## WHAT THE TASK REQUIRES
Copy out every line of the records below word for word, but leave the pictures out.
+++ THE DATA
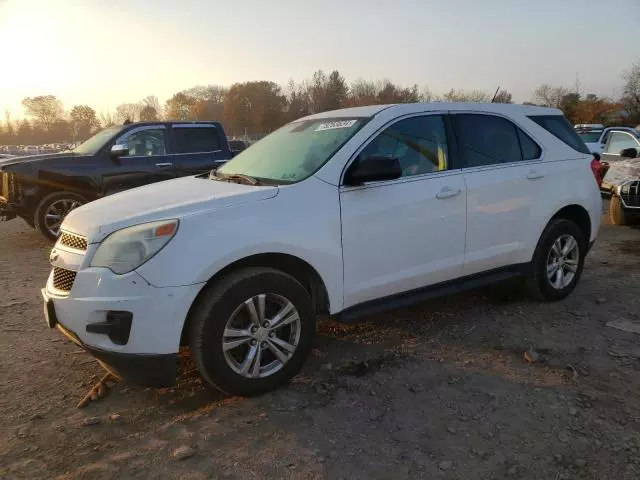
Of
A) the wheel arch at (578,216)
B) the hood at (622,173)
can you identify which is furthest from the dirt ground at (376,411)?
the hood at (622,173)

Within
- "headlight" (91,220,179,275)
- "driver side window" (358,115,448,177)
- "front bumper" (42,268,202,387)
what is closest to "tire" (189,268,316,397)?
"front bumper" (42,268,202,387)

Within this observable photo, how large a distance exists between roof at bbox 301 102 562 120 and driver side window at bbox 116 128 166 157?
16.1ft

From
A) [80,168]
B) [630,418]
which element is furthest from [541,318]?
[80,168]

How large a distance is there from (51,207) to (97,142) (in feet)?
4.53

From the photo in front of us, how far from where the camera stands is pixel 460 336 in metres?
3.97

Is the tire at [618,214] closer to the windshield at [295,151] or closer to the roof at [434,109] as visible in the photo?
the roof at [434,109]

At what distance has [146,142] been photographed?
836 cm

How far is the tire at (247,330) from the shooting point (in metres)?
2.81

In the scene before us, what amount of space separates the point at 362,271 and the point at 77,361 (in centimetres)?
220

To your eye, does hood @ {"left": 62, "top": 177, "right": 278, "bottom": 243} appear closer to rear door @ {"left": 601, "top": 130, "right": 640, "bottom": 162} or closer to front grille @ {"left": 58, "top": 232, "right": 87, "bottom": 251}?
front grille @ {"left": 58, "top": 232, "right": 87, "bottom": 251}

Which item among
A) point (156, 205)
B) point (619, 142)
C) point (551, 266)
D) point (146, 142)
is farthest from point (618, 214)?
point (156, 205)

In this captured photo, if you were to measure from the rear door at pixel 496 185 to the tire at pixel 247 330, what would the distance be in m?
1.54

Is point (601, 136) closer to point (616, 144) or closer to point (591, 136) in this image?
point (616, 144)

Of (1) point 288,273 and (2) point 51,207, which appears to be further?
(2) point 51,207
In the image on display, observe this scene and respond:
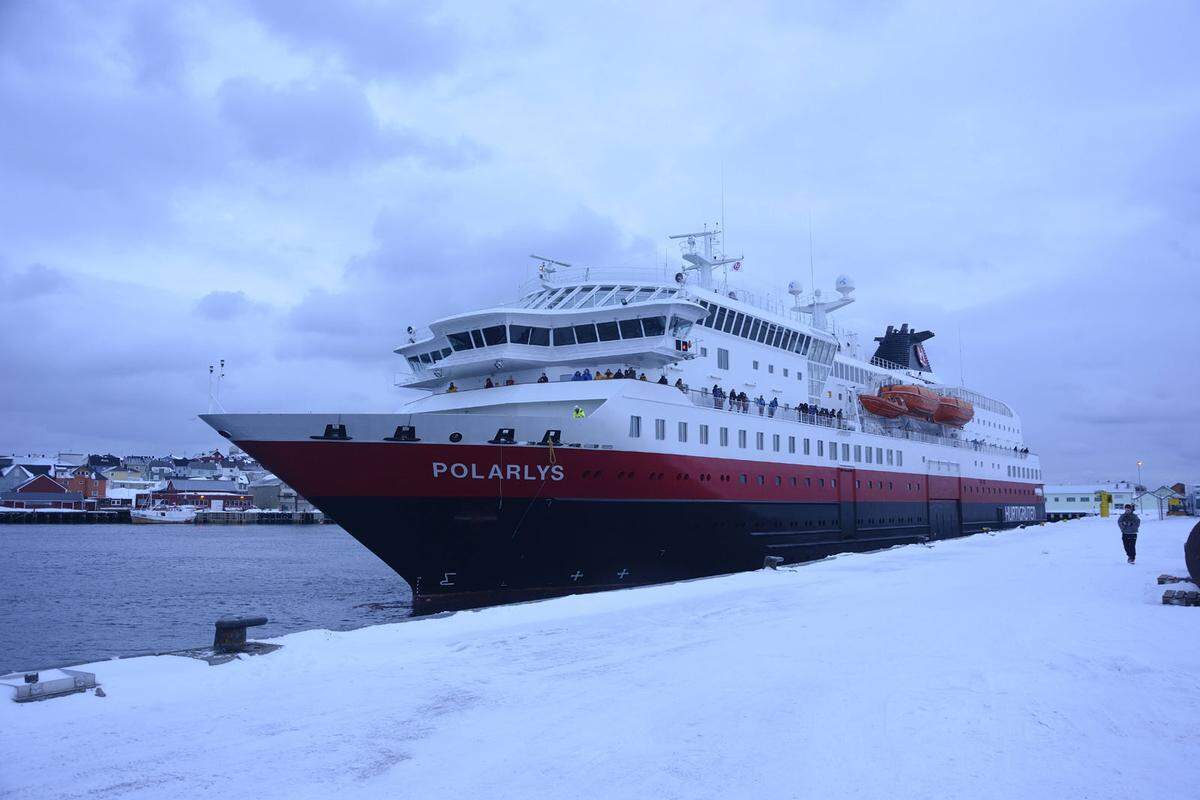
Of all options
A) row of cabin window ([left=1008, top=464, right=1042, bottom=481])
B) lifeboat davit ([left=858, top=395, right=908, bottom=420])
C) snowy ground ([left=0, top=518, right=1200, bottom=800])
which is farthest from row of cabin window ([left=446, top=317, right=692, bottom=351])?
row of cabin window ([left=1008, top=464, right=1042, bottom=481])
++++++
## CORRECT RESPONSE
Of
A) the wheel arch at (578,216)
B) the hood at (622,173)
can you identify which is furthest from the dirt ground at (376,411)?
the hood at (622,173)

Within
- "headlight" (91,220,179,275)
- "driver side window" (358,115,448,177)
- "front bumper" (42,268,202,387)
what is closest to "tire" (189,268,316,397)?
"front bumper" (42,268,202,387)

Within this observable photo, how large a distance exists between roof at bbox 301 102 562 120 and driver side window at bbox 116 128 166 157?
16.1ft

From
A) [80,168]
B) [630,418]
which element is furthest from [541,318]?
[80,168]

How large a distance is there from (51,207) to (97,142) (in feet)?
4.53

From the photo in front of us, how far from where the camera stands is pixel 460 336 in metres?
3.97

Is the tire at [618,214] closer to the windshield at [295,151] or closer to the roof at [434,109] as visible in the photo?
the roof at [434,109]

At what distance has [146,142] been photographed?
836 cm

How far is the tire at (247,330) from the shooting point (in metres)?
2.81

In the scene before us, what amount of space separates the point at 362,271 and the point at 77,361 (in centimetres)?
220

To your eye, does hood @ {"left": 62, "top": 177, "right": 278, "bottom": 243} appear closer to rear door @ {"left": 601, "top": 130, "right": 640, "bottom": 162} or closer to front grille @ {"left": 58, "top": 232, "right": 87, "bottom": 251}?
front grille @ {"left": 58, "top": 232, "right": 87, "bottom": 251}

Which item among
A) point (156, 205)
B) point (619, 142)
C) point (551, 266)
D) point (146, 142)
is farthest from point (618, 214)?
point (156, 205)

In this captured photo, if you were to measure from the rear door at pixel 496 185 to the tire at pixel 247 330, what would the distance be in m?
1.54

Is point (601, 136) closer to point (616, 144) or closer to point (591, 136) in this image?
point (616, 144)

Of (1) point 288,273 and (2) point 51,207, which appears to be further?
(2) point 51,207
In the image on display, observe this scene and respond:
Of all options
A) row of cabin window ([left=1008, top=464, right=1042, bottom=481])
B) lifeboat davit ([left=858, top=395, right=908, bottom=420])
C) snowy ground ([left=0, top=518, right=1200, bottom=800])
which is farthest from row of cabin window ([left=446, top=317, right=692, bottom=351])?
row of cabin window ([left=1008, top=464, right=1042, bottom=481])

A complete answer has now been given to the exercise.